- AIM OF THE TASK:
Write out all the material exactly. Leave nothing out.

- EXERCISE INPUT:

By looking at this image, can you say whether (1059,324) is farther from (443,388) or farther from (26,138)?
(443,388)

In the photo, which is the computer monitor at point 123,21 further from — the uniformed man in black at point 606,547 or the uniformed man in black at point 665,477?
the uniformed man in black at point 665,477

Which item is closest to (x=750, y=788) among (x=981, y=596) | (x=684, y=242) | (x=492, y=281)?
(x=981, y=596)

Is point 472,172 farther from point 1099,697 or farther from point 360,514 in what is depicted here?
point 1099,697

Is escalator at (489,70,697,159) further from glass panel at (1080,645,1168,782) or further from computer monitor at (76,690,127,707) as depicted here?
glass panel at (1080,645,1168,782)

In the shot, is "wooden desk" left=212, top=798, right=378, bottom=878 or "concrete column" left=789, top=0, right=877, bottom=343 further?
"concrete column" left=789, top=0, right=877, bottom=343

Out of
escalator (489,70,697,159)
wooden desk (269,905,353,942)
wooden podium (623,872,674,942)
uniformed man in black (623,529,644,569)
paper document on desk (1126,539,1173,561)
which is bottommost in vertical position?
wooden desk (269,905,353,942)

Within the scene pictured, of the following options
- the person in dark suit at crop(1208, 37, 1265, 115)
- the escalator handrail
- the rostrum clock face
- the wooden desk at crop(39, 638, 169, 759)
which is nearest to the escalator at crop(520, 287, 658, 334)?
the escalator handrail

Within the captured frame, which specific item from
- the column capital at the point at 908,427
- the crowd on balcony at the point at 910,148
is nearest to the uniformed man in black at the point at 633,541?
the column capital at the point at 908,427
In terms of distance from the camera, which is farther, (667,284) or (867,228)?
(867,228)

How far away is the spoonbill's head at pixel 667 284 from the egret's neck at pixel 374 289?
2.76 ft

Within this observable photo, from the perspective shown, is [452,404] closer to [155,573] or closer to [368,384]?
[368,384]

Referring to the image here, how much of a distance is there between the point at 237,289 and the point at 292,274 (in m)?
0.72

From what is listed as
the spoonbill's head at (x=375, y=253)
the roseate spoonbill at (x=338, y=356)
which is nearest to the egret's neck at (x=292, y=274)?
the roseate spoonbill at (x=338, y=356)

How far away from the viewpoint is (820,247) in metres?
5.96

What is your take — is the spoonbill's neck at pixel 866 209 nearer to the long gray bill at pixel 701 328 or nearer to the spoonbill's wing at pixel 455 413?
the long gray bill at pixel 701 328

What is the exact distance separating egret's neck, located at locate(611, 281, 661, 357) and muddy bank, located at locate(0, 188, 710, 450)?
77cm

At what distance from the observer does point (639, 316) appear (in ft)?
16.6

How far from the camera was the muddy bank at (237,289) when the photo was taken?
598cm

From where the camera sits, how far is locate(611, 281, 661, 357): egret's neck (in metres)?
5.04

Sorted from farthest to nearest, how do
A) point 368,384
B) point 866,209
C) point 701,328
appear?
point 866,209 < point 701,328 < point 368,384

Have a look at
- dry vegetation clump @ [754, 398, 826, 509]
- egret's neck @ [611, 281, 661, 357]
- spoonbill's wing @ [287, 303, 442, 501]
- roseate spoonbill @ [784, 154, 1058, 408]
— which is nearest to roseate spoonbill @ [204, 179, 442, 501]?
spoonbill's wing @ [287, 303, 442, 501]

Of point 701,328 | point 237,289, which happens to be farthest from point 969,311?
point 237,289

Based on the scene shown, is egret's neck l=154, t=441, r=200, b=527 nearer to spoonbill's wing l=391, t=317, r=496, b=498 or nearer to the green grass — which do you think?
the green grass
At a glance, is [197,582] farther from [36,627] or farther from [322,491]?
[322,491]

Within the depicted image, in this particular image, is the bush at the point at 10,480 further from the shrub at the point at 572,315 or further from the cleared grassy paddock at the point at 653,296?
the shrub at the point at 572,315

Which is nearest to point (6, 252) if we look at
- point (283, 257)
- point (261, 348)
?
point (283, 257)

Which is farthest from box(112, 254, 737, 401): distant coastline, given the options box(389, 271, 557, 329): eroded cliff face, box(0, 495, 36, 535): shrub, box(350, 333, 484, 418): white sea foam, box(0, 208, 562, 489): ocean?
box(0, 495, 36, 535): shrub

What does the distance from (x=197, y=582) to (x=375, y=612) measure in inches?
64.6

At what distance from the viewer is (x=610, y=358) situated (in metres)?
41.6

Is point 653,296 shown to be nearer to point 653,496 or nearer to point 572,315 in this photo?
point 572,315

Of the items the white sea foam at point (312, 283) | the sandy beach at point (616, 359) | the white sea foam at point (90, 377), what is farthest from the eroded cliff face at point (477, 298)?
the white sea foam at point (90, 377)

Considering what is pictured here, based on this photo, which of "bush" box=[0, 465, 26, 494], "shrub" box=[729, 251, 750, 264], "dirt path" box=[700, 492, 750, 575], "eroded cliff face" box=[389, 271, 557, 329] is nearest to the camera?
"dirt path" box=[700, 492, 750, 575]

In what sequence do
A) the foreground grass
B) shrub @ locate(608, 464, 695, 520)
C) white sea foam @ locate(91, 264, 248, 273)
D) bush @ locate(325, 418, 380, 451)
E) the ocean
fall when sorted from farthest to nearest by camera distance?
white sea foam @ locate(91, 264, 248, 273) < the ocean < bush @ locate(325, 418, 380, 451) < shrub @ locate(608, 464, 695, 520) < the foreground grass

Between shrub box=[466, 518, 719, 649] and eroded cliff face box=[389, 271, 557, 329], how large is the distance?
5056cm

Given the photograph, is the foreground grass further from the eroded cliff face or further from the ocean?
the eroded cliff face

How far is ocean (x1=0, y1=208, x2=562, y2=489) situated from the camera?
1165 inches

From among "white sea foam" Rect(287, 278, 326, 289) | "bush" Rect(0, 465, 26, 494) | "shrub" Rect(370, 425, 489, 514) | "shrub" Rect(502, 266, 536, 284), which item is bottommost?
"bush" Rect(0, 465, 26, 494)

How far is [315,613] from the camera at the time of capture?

- SOLUTION FOR THIS PROBLEM:
By looking at this image, can you say whether (1059,324) is farther from (443,388) or farther from (26,138)?
(443,388)

In the photo, which is the computer monitor at point 123,21 further from — the uniformed man in black at point 606,547 or the uniformed man in black at point 665,477?
the uniformed man in black at point 665,477

Which item is closest to (x=750, y=788) among (x=981, y=596) | (x=684, y=242) | (x=492, y=281)?
(x=981, y=596)

Is point 472,172 farther from point 1099,697 or farther from point 360,514 in what is depicted here?
point 1099,697

Is escalator at (489,70,697,159) further from glass panel at (1080,645,1168,782) or further from computer monitor at (76,690,127,707) as depicted here?
glass panel at (1080,645,1168,782)

In the shot, is "wooden desk" left=212, top=798, right=378, bottom=878 or "concrete column" left=789, top=0, right=877, bottom=343 further?
"concrete column" left=789, top=0, right=877, bottom=343

Out of
escalator (489,70,697,159)
wooden desk (269,905,353,942)
wooden podium (623,872,674,942)
uniformed man in black (623,529,644,569)
paper document on desk (1126,539,1173,561)
which is bottommost in vertical position?
wooden desk (269,905,353,942)

Within the scene pictured, of the following options
- the person in dark suit at crop(1208, 37, 1265, 115)
- the escalator handrail
- the rostrum clock face
- the wooden desk at crop(39, 638, 169, 759)
which is nearest to the escalator at crop(520, 287, 658, 334)?
the escalator handrail

Within the captured frame, which specific item from
- the column capital at the point at 908,427
- the crowd on balcony at the point at 910,148
is nearest to the uniformed man in black at the point at 633,541?
the column capital at the point at 908,427
In terms of distance from the camera, which is farther, (667,284) or (867,228)?
(867,228)

How far away is the spoonbill's head at pixel 667 284 from the egret's neck at pixel 374 289?
2.76 ft

Within this observable photo, from the perspective shown, is [452,404] closer to [155,573] or closer to [368,384]?
[368,384]

Referring to the image here, how much of a distance is there between the point at 237,289 and the point at 292,274 (in m)?
0.72

From what is listed as
the spoonbill's head at (x=375, y=253)
the roseate spoonbill at (x=338, y=356)
which is nearest to the egret's neck at (x=292, y=274)?
the roseate spoonbill at (x=338, y=356)

How far away from the viewpoint is (820,247) in metres?
5.96

What is your take — is the spoonbill's neck at pixel 866 209 nearer to the long gray bill at pixel 701 328 or nearer to the spoonbill's wing at pixel 455 413?
the long gray bill at pixel 701 328

What is the exact distance separating egret's neck, located at locate(611, 281, 661, 357) and muddy bank, located at locate(0, 188, 710, 450)?
77cm

At what distance from the observer does point (639, 316) appear (in ft)?
16.6

How far from the camera was the muddy bank at (237,289) when the photo was taken?
598cm

From where the camera sits, how far is locate(611, 281, 661, 357): egret's neck (in metres)?
5.04

Sorted from farthest to nearest, how do
A) point 368,384
B) point 866,209
C) point 701,328
appear?
point 866,209 < point 701,328 < point 368,384

Have a look at
- dry vegetation clump @ [754, 398, 826, 509]
- egret's neck @ [611, 281, 661, 357]
- spoonbill's wing @ [287, 303, 442, 501]
- roseate spoonbill @ [784, 154, 1058, 408]
— which is nearest to roseate spoonbill @ [204, 179, 442, 501]?
spoonbill's wing @ [287, 303, 442, 501]

Of point 701,328 | point 237,289, which happens to be farthest from point 969,311?
point 237,289

Based on the scene shown, is egret's neck l=154, t=441, r=200, b=527 nearer to spoonbill's wing l=391, t=317, r=496, b=498 or nearer to the green grass — which do you think?
the green grass
At a glance, is [197,582] farther from [36,627] or farther from [322,491]?
[322,491]

Within the depicted image, in this particular image, is the bush at the point at 10,480 further from the shrub at the point at 572,315 or further from the cleared grassy paddock at the point at 653,296?
the shrub at the point at 572,315

Which is nearest to point (6, 252) if we look at
- point (283, 257)
- point (261, 348)
?
point (283, 257)

Which is farthest from box(112, 254, 737, 401): distant coastline, given the options box(389, 271, 557, 329): eroded cliff face, box(0, 495, 36, 535): shrub, box(350, 333, 484, 418): white sea foam, box(0, 208, 562, 489): ocean?
box(0, 495, 36, 535): shrub

What does the distance from (x=197, y=582) to (x=375, y=612) measure in inches?
64.6

At what distance from the viewer is (x=610, y=358) situated (in metres)?
41.6

Is point 653,296 shown to be nearer to point 653,496 or nearer to point 572,315 in this photo?
point 572,315

Of the items the white sea foam at point (312, 283) | the sandy beach at point (616, 359) | the white sea foam at point (90, 377), what is farthest from the eroded cliff face at point (477, 298)?
the white sea foam at point (90, 377)

Considering what is pictured here, based on this photo, which of "bush" box=[0, 465, 26, 494], "shrub" box=[729, 251, 750, 264], "dirt path" box=[700, 492, 750, 575], "eroded cliff face" box=[389, 271, 557, 329] is nearest to the camera?
"dirt path" box=[700, 492, 750, 575]

In what sequence do
A) the foreground grass
B) shrub @ locate(608, 464, 695, 520)
C) white sea foam @ locate(91, 264, 248, 273)
D) bush @ locate(325, 418, 380, 451)
E) the ocean
fall when sorted from farthest to nearest by camera distance?
white sea foam @ locate(91, 264, 248, 273) < the ocean < bush @ locate(325, 418, 380, 451) < shrub @ locate(608, 464, 695, 520) < the foreground grass

Between shrub box=[466, 518, 719, 649] and eroded cliff face box=[389, 271, 557, 329], how large is the distance?
5056cm

Given the photograph, is the foreground grass further from the eroded cliff face or further from the ocean?
the eroded cliff face

How far is ocean (x1=0, y1=208, x2=562, y2=489) situated from the camera?
1165 inches

From among "white sea foam" Rect(287, 278, 326, 289) | "bush" Rect(0, 465, 26, 494) | "shrub" Rect(370, 425, 489, 514) | "shrub" Rect(502, 266, 536, 284), which item is bottommost?
"bush" Rect(0, 465, 26, 494)

How far is [315,613] from the camera at the time of capture?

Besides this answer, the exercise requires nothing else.